━━━ Supplied material ━━━
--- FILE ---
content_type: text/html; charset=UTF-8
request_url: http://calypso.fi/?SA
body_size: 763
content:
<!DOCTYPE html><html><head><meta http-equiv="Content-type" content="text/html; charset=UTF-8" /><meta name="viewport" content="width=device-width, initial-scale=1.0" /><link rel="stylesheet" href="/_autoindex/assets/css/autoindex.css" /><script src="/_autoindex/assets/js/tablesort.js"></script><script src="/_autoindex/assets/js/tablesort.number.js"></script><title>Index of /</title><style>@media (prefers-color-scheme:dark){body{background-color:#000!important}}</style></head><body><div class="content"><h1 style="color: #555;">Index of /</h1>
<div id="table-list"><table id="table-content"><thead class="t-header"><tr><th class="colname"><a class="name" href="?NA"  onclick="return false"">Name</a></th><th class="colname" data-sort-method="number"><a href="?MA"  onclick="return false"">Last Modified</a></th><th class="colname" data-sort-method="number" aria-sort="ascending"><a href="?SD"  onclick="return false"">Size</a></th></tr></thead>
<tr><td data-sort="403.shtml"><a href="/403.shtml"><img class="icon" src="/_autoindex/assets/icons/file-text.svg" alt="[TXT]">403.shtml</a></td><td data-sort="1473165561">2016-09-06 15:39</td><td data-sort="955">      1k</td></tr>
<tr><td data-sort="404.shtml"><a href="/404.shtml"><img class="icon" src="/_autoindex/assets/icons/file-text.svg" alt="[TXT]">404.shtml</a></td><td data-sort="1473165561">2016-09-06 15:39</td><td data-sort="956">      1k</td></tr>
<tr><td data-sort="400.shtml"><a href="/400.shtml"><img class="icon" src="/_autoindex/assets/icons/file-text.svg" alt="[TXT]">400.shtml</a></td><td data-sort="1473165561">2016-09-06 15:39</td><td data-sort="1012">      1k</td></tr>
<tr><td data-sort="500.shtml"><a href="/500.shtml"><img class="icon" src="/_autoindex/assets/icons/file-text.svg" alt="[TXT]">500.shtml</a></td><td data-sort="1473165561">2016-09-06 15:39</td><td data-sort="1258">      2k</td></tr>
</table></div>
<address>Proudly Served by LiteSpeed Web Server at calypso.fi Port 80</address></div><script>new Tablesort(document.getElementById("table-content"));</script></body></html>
━━━
• [Problem details]
Check each line of the material for "calypso" and report how many have it. Add no other words.

• [Written solution]
2